Ia menilai kedepan, banyak negara yang berupaya keras memenuhi kebutuhan vaksin dan obat di wilayahnya. Untuk itu, melalui perjanjian kerja sama ini, ia menyakini Indonesia akan mendapatkan banyak keuntungan termasuk penurunan harga vaksin dan obat serta menjalin kerja sama pengembangan vaksin antara produsen dalam negeri Indonesia (Biofarma) dan UNICEF.

“Sementara kami sangat menantikan vaksin COVID-19, kami harus ingat untuk fokus pada hal-hal dasar. Imunisasi rutin untuk anak-anak, rantai pasokan yang kuat, petugas kesehatan terlatih dan masyarakat yang sadar akan manfaatnya. Ini adalah dasar yang tidak boleh kita lupakan,” ujarnya.

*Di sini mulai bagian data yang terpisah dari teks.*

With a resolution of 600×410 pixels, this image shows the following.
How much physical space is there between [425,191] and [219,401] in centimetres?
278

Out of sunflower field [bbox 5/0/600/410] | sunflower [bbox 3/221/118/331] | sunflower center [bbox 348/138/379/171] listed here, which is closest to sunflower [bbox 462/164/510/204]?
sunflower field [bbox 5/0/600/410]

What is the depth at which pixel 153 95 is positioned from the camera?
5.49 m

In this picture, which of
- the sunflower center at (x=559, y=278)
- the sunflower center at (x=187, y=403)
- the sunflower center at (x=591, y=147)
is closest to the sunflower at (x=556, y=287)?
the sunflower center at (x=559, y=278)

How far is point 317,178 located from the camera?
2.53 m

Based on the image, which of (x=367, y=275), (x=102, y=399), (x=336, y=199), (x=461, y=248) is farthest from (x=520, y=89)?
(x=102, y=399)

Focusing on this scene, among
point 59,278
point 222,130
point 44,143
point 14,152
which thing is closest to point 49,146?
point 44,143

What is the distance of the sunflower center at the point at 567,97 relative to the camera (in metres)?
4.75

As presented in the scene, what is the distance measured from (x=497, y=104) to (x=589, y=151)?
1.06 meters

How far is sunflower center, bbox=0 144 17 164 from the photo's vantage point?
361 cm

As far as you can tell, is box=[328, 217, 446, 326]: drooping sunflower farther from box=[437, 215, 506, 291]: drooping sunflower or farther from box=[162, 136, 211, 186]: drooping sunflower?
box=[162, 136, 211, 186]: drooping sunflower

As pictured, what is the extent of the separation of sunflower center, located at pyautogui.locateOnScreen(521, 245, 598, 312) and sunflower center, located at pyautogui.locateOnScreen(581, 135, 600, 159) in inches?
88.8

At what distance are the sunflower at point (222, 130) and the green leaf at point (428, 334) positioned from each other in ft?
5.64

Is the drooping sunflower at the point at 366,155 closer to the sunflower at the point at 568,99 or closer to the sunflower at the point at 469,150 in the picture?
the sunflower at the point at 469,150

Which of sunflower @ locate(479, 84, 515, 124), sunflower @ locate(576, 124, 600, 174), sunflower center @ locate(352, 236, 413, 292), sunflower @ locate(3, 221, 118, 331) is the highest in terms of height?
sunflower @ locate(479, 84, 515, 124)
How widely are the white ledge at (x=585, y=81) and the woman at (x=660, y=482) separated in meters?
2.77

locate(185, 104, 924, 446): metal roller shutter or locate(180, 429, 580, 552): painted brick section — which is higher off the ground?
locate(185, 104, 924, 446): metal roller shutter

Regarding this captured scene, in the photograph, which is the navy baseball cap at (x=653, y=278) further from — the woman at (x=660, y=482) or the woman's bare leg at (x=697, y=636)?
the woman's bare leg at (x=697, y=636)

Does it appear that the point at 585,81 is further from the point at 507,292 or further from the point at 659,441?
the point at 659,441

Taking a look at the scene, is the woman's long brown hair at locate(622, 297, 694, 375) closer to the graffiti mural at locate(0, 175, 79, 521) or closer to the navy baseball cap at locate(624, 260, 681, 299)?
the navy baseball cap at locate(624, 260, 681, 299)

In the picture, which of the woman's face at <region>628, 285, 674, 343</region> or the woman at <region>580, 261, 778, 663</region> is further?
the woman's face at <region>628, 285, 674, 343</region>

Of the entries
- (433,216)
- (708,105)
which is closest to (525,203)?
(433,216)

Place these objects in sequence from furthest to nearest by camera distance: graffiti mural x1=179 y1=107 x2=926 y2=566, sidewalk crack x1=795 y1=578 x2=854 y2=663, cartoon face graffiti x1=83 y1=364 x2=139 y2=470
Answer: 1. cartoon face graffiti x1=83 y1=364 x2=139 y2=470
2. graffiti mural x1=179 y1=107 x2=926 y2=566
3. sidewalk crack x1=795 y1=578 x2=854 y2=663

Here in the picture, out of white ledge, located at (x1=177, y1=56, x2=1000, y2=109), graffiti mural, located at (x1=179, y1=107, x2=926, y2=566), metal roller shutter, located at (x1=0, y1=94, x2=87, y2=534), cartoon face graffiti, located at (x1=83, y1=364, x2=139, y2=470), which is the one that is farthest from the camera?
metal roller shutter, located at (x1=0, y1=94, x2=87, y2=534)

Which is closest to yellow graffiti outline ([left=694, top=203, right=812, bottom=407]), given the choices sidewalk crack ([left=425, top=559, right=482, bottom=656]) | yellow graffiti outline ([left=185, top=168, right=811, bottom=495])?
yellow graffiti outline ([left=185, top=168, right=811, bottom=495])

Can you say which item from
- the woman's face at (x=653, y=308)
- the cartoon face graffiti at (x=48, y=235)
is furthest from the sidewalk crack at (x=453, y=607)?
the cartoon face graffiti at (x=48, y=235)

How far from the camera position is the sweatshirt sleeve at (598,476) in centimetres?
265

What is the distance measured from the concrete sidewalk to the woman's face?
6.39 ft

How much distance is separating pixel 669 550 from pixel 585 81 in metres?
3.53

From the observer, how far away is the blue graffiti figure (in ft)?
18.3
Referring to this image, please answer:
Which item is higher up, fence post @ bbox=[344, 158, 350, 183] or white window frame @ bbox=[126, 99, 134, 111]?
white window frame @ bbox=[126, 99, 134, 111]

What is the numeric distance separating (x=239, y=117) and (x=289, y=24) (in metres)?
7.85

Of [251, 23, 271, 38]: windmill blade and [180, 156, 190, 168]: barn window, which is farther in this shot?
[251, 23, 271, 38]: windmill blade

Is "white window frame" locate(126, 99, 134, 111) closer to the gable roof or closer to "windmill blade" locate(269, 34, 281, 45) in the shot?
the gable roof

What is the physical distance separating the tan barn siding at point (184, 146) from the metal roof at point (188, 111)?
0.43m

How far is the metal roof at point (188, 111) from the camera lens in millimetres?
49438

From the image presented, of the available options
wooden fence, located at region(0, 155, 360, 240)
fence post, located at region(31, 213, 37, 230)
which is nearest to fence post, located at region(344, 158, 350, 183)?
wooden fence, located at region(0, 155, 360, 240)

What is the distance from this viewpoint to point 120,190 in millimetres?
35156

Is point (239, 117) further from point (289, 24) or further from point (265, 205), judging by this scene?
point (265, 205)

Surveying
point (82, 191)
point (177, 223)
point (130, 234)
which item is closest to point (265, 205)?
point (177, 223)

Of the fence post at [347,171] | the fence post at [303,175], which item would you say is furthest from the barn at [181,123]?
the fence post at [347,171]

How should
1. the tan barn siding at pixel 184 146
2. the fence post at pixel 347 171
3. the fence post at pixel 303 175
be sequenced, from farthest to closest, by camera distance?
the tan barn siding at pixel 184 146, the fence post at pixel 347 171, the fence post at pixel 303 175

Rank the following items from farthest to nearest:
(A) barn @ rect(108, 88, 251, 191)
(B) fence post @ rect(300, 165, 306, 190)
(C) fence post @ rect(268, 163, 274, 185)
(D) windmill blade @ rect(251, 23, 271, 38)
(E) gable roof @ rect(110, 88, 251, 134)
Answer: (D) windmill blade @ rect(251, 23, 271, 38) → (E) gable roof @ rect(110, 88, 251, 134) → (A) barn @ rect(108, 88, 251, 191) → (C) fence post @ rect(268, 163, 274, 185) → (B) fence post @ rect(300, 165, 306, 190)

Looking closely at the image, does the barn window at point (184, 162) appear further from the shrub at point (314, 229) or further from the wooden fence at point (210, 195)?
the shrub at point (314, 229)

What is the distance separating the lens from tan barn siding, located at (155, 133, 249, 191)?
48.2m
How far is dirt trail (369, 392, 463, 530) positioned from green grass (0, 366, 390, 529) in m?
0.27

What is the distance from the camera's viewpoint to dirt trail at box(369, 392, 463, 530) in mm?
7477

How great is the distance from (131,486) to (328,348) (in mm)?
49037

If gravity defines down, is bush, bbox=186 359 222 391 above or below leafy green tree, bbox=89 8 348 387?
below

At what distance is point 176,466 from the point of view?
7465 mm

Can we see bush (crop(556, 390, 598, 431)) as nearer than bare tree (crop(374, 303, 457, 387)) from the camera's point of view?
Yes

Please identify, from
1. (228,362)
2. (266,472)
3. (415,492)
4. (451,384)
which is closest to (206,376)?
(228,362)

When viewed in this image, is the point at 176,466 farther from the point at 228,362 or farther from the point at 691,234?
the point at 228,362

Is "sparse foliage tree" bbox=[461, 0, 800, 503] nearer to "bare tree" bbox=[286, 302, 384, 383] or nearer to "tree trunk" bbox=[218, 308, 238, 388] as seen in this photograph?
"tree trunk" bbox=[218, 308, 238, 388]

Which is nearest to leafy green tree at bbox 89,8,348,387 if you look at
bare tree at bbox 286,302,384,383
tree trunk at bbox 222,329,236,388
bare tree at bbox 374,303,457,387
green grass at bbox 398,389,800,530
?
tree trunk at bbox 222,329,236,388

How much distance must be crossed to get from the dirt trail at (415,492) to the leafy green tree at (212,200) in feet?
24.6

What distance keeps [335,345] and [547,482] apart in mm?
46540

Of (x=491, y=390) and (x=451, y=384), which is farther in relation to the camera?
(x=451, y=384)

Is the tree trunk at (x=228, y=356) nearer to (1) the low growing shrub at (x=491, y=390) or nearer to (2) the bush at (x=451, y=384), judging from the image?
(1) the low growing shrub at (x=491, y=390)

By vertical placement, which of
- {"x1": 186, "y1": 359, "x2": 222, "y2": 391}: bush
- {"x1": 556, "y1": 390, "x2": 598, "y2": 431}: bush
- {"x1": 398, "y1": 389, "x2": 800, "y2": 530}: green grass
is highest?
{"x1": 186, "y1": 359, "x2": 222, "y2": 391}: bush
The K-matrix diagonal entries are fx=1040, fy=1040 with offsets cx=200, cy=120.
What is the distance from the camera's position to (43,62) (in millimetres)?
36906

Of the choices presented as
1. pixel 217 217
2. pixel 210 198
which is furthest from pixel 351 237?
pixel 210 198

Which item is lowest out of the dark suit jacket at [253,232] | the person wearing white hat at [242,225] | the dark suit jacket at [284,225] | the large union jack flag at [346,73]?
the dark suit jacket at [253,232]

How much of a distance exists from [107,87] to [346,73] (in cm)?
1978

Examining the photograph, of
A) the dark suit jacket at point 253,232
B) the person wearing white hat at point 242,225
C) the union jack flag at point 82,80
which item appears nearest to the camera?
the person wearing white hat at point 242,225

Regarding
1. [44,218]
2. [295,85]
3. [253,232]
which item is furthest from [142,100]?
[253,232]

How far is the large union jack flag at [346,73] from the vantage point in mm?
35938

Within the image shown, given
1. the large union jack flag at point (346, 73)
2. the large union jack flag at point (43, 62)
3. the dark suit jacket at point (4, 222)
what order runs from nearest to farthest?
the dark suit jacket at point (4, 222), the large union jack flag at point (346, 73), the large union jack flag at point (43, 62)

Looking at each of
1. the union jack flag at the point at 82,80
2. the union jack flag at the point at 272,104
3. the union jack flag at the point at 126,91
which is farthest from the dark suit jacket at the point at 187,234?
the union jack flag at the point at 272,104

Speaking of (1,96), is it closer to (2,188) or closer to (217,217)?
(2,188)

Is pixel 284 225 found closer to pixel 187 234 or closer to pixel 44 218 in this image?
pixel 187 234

Sementara itu, Menteri Luar Negeri RI Retno Marsudi menyampaikan bahwa sejak COVID-19 ditetapkan sebagai pandemi, Indonesia telah aktif menjalin kerja sama internasional dan multilateral termasuk melalui WHO Access to COVID-19 Tools (ACT) Accelerator – COVAX Facility, dalam rangka mengupayakan kemudahan akses, keamanan dan harga vaksin yang terjangkau.

Dengan masuknya Indonesia pada COVAX Facility, maka Indonesia mendapatkan jaminan akses terhadap vaksin COVID-19 yang terjangkau dan berkualitas untuk 20 persen populasi beresiko pada akhir 2021. Hingga kini pemerintah Indonesia terus menjalin komunikasi intensif dengan GAVI dan COVAX Facility guna mengetahui waktu persediaan vaksin dan harganya. 

“Semoga ikhtiar ini berhasil dengan baik dan kerjasama baik di dalam maupun dengan pihak luar bukan lagi merupakan opsi, tetapi merupakan sebuah keharusan agar kita dapat memenangkan perang melawan COVID-19,” pungkasnya.